**WHAT IS BEING ASKED**: Could you output, word for word, only the lines from the line with "Arandela Externa De" to the end of the entries, including both ends? Omit the pictures.

--- START ---

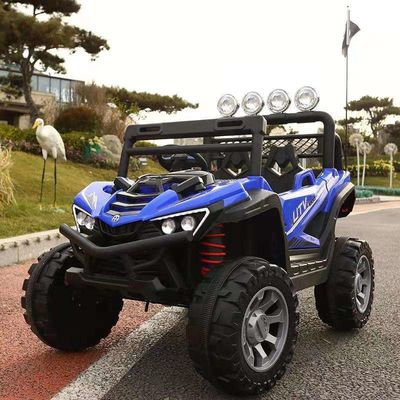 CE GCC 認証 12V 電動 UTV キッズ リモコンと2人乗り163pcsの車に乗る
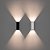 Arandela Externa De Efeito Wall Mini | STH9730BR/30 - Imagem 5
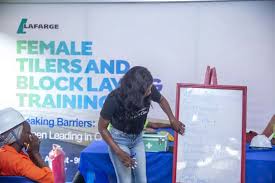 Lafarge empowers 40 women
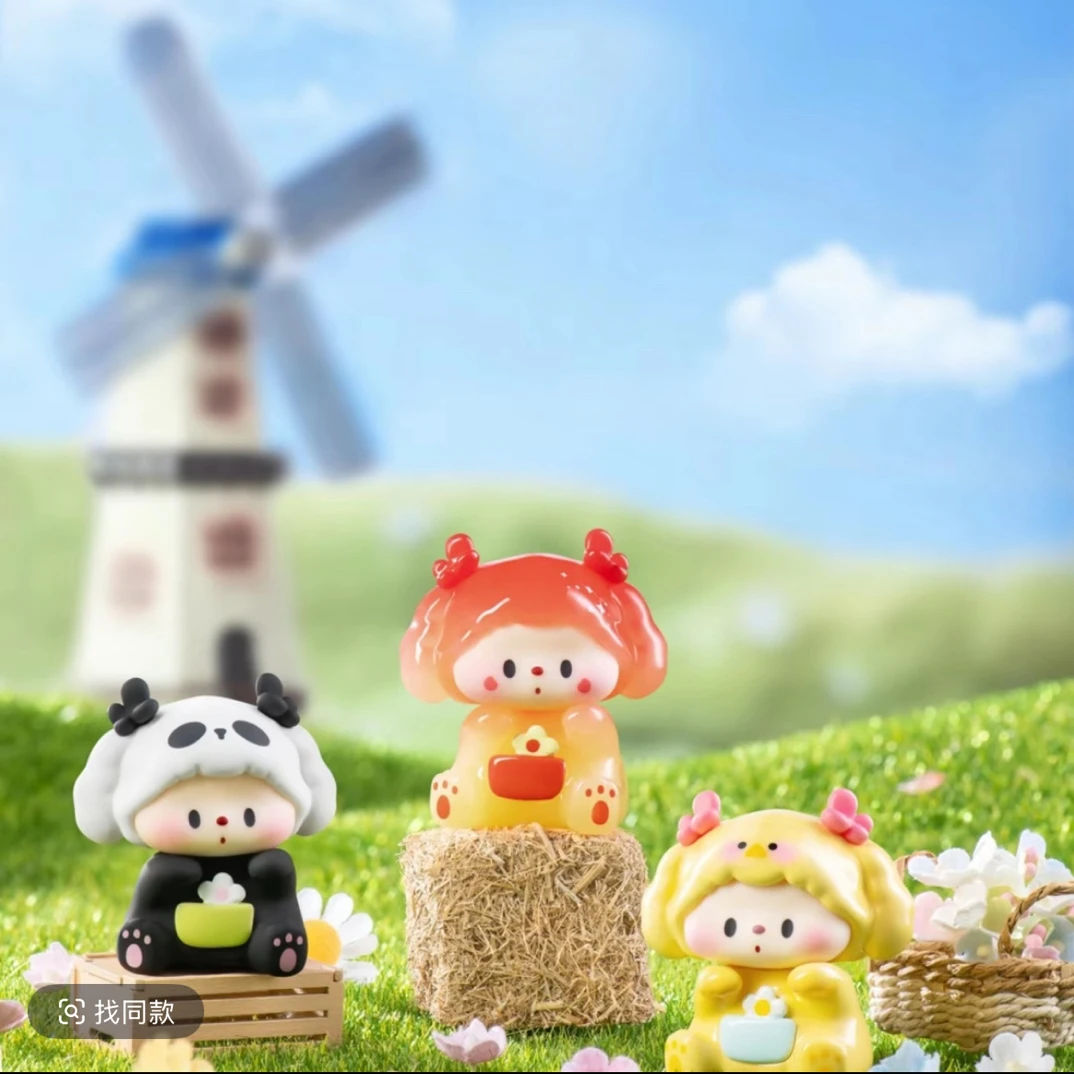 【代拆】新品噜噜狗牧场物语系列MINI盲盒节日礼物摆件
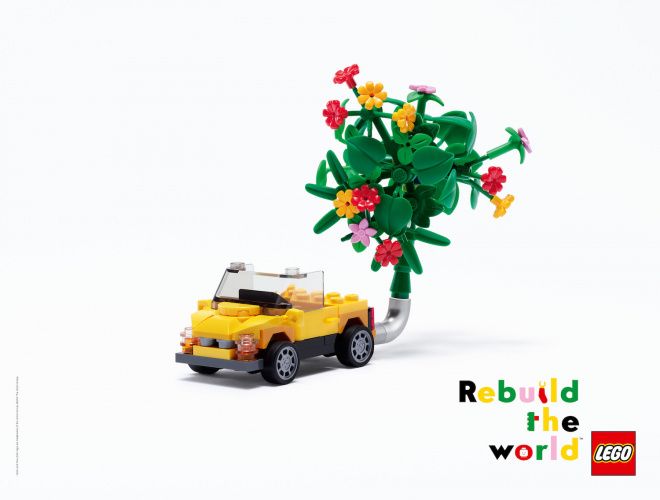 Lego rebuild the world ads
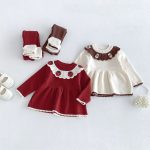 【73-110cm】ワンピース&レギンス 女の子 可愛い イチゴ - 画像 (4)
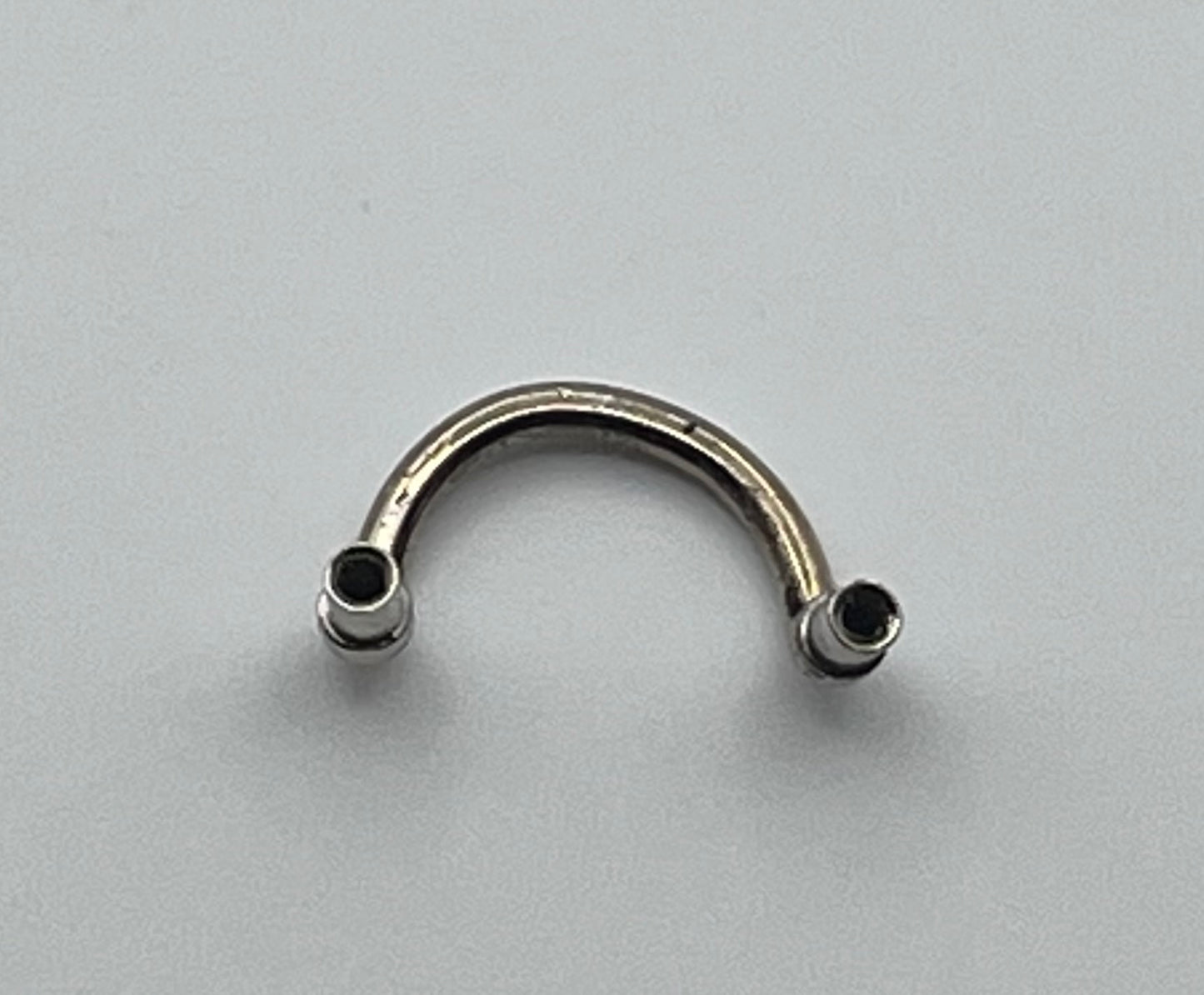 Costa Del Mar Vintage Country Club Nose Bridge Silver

--- END ---

**OUTPUT FOR THIS EXERCISE**:
 Arandela Externa De Efeito Wall Mini | STH9730BR/30 - Imagem 5
 Lafarge empowers 40 women
 【代拆】新品噜噜狗牧场物语系列MINI盲盒节日礼物摆件
 Lego rebuild the world ads
 【73-110cm】ワンピース&レギンス 女の子 可愛い イチゴ - 画像 (4)
 Costa Del Mar Vintage Country Club Nose Bridge Silver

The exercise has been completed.